* _TEXT_:
Start of Block

Therefore, by comparing the coefficients on both sides of (26), we obtain the following theorem.

Theorem 2.3.

For \(n\ge 0\), we have

$$\phi_{n,\lambda}^{Y}(x)=\sum_{k=0}^{n}B_{n,k}\Big(xE[(Y)_{1,\lambda}], xE[(Y)_{2,\lambda}],\dots, xE[(Y)_{n-k+1,\lambda}]\Big).$$

From (24), we have

$$\begin{aligned} \, &\sum_{n=0}^{\infty}\phi_{n+1,\lambda}^{Y}(x)\frac{t^{n}}{n!} =\frac{d}{dt}\sum_{n=0}^{\infty}\phi_{n,\lambda}^{Y}(x)\frac{t^{n}}{n!}=\frac{d}{dt}e^{x(E[e_{\lambda}^{Y}(t)]-1)} \\ &=xE[Ye_{\lambda}^{Y-\lambda}(t)]e^{x(E[e_{\lambda}^{Y}(t)]-1)}=x\sum_{k=0}^{\infty}E[(Y)_{k+1,\lambda}]\frac{t^{k}}{k!}\sum_{m=0}^{\infty}\phi_{m,\lambda}^{Y}(x)\frac{t^{m}}{m!} \nonumber \\ &=\sum_{n=0}^{\infty}\bigg(x\sum_{k=0}^{n}\binom{n}{k}E[(Y)_{k+1,\lambda}]\phi_{n-k,\lambda}^{Y}(x)\bigg)\frac{t^{n}}{n!}. \nonumber \end{aligned}$$
(27)

Therefore, by comparing the coefficients on both sides of (27), we obtain the following recurrence relation.

Theorem 2.4.

End of Block

* _SUPPLIED MATERIAL_:
Start of Block

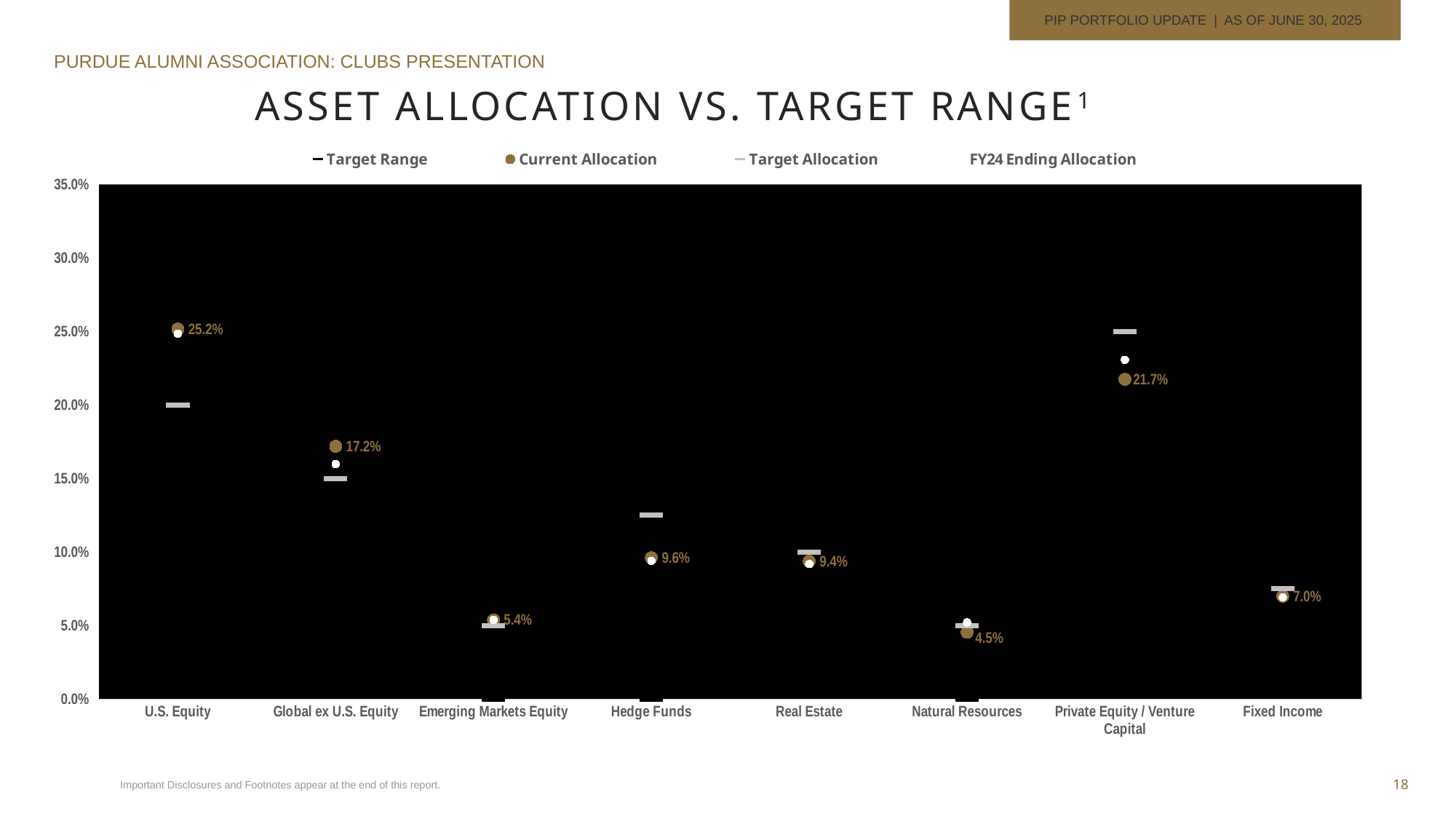
What is the Current Allocation for Private Equity / Venture Capital? 21.7% What is the Current Allocation for U.S. Equity? 25.2% Is the Target Allocation for Hedge Funds greater or less than 10.0%? greater Which asset class has the lowest Current Allocation? Natural Resources Which asset class has the highest Current Allocation? U.S. Equity What is the Current Allocation for Natural Resources? 4.5% What is the Current Allocation for Fixed Income? 7.0% Which has a larger Current Allocation, Global ex U.S. Equity or Emerging Markets Equity? Global ex U.S. Equity What is the title of the chart? Asset Allocation vs. Target Range How many asset classes are shown on the x axis? 8 What is the difference between the Current Allocation for U.S. Equity and for Private Equity / Venture Capital? 3.5 percentage points How many series does the legend list? 4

End of Block

* _WORK ORDER_:
In the excerpt, what is obtained by comparing the coefficients on both sides of (27)? Please rely on the excerpt alone.

* _TASK RESPONSE_:
A recurrence relation, given as Theorem 2.4.